Conclusion: Both cases involved metastatic lesions of ccRCC in the head and neck region, underscoring the critical importance of promptly conducting PET-CT scans and relevant pathological assessments when encountering head and neck masses with unidentified primary origins to ascertain whether they represent metastatic clear cell renal cell carcinoma (mCCRCC).

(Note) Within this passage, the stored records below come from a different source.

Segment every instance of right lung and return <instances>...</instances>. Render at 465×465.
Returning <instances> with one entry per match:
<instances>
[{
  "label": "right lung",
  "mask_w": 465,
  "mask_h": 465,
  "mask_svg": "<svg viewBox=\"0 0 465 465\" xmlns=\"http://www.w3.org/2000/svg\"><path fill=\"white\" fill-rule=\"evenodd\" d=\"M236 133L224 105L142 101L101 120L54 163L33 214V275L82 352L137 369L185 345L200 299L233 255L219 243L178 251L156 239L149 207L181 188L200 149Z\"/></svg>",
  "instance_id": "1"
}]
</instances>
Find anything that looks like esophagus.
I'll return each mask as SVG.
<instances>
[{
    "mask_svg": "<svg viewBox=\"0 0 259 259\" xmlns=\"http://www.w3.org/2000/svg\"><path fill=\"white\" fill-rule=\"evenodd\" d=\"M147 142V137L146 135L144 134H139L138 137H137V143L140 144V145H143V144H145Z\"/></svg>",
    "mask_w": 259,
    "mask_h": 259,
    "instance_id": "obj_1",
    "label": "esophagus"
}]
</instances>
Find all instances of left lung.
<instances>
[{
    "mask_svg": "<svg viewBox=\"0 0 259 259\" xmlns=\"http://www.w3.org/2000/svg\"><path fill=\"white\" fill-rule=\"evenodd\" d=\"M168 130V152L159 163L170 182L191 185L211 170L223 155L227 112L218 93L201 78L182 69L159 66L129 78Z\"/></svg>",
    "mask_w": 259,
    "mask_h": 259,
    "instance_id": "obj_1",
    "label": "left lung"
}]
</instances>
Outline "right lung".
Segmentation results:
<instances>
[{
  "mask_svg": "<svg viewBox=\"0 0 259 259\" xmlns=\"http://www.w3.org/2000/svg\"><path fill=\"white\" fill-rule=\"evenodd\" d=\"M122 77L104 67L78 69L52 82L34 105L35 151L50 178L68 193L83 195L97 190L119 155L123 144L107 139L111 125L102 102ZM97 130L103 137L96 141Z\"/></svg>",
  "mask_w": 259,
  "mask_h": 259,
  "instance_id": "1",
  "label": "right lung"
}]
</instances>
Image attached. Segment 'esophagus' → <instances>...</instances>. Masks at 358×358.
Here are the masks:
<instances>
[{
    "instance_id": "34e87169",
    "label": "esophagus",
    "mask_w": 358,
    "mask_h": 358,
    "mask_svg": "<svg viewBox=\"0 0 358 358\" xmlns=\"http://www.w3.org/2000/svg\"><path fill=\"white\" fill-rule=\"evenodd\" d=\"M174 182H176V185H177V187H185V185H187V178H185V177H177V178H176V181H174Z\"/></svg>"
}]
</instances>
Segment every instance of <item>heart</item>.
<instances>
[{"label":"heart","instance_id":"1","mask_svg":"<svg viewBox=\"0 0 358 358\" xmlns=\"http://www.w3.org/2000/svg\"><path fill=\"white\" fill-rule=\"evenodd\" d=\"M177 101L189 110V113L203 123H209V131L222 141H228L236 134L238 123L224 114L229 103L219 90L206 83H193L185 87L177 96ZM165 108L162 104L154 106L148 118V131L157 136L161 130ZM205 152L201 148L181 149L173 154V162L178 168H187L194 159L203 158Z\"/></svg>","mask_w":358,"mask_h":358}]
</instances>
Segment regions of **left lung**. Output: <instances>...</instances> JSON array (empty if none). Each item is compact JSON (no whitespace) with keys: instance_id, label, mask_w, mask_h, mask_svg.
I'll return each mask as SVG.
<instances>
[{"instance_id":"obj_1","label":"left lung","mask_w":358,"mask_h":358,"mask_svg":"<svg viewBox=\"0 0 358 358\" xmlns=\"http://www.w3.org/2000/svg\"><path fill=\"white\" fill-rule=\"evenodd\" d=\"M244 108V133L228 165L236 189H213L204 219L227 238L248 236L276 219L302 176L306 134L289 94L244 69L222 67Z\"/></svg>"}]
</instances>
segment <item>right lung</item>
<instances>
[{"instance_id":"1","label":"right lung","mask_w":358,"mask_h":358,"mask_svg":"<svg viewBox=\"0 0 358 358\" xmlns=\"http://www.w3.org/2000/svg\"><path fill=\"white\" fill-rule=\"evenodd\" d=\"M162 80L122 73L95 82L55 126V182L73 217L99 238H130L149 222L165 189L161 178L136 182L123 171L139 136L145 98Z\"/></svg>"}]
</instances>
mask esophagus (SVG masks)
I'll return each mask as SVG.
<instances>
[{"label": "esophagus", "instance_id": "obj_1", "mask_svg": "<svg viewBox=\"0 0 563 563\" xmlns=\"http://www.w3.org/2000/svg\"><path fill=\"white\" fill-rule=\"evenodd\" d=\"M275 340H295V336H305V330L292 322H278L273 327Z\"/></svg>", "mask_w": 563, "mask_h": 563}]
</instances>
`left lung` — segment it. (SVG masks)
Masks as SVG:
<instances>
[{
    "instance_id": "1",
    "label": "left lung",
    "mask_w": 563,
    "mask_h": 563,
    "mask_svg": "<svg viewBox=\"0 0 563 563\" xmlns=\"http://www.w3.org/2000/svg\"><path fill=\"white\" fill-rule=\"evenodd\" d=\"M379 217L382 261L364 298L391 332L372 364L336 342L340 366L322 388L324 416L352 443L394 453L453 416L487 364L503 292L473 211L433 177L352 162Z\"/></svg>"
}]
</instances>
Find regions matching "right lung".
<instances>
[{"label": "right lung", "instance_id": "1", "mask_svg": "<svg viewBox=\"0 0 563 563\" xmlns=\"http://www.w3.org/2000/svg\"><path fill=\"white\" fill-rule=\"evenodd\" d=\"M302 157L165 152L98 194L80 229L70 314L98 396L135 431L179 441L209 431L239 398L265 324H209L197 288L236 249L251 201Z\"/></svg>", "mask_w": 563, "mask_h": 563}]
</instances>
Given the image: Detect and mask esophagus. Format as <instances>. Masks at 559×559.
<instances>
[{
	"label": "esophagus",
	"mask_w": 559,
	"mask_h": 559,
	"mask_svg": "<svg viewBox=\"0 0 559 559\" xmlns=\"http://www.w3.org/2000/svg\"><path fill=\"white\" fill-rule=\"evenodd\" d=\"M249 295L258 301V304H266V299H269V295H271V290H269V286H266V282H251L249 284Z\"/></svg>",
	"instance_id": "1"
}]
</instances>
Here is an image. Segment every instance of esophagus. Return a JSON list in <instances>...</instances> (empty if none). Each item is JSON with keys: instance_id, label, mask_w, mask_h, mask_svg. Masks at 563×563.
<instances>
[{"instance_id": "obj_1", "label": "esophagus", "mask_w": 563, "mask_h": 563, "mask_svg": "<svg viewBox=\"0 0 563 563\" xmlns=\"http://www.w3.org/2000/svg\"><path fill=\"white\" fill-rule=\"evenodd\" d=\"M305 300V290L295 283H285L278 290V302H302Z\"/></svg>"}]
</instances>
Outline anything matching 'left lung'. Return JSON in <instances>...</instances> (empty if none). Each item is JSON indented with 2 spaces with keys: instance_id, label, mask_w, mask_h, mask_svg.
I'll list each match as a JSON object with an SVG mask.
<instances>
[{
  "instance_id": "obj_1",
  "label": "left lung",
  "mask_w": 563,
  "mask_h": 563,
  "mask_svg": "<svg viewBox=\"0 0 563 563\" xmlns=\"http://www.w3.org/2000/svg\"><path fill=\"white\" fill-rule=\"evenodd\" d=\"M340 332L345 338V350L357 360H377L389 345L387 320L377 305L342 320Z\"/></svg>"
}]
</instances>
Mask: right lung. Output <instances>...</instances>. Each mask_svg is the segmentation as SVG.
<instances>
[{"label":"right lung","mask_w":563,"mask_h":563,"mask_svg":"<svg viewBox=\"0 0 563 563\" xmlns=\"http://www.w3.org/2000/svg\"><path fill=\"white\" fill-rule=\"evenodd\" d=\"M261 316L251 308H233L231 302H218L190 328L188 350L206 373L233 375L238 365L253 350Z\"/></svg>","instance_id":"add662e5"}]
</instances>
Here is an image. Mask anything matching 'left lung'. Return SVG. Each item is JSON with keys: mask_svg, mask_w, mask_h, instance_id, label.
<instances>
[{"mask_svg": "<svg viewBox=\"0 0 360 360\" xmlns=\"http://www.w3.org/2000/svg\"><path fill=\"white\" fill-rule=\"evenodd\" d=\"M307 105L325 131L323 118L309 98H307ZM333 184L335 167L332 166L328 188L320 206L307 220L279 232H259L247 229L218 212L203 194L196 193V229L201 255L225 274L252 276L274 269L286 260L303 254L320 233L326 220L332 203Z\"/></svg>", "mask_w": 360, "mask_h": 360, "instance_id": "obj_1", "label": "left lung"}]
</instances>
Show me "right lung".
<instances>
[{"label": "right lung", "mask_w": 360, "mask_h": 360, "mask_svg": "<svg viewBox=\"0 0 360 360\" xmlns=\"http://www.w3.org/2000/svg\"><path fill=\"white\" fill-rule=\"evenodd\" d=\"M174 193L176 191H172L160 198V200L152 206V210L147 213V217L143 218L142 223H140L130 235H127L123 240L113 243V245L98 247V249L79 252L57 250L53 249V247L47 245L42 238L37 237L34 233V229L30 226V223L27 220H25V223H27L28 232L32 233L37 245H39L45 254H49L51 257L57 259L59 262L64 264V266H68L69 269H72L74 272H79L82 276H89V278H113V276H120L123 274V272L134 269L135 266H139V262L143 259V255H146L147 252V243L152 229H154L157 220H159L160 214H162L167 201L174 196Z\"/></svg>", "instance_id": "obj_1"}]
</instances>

Keywords: clear cell renal cell carcinoma; head and neck metastasis; parotid; oropharyngeal mass.

Introduction

Renal cell carcinoma (RCC) is one of the most lethal malignancies in the urinary system and exhibiting a propensity for head and neck metastasis following breast and lung cancers [1]. Clear cell renal cell carcinoma (ccRCC), chromophobe renal cell carcinoma (chRCC), and papillary renal cell carcinoma (pRCC) are distinct subtypes of RCC. Among these subtypes, ccRCC is the predominant histological subtype, accounting for approximately 75% of all RCC diagnoses, known for its aggressive nature, high metastatic potential, and elevated recurrence rates [2]. Studies indicate that 30% of patients have metastases at diagnosis [3], and another 25–40% will develop metachronous metastases after nephrectomy [4]. The most frequent sites of metastasis in RCC include the lungs (76%), bones (42%), and liver (41%). In contrast, metastasis to the head and neck is exceedingly rare, affecting regions such as cervical lymph nodes (48%), paranasal sinuses (34%), thyroid (14%), skull (10%), parotid glands (5%), tongue (5%), and facial skin (5%) [5]. In a large series of 671 RCC patients, only one case of parotid metastasis was documented [6]. This article presents two cases of ccRCC metastasizing to the head and neck, while also examining their clinical features and treatment strategies.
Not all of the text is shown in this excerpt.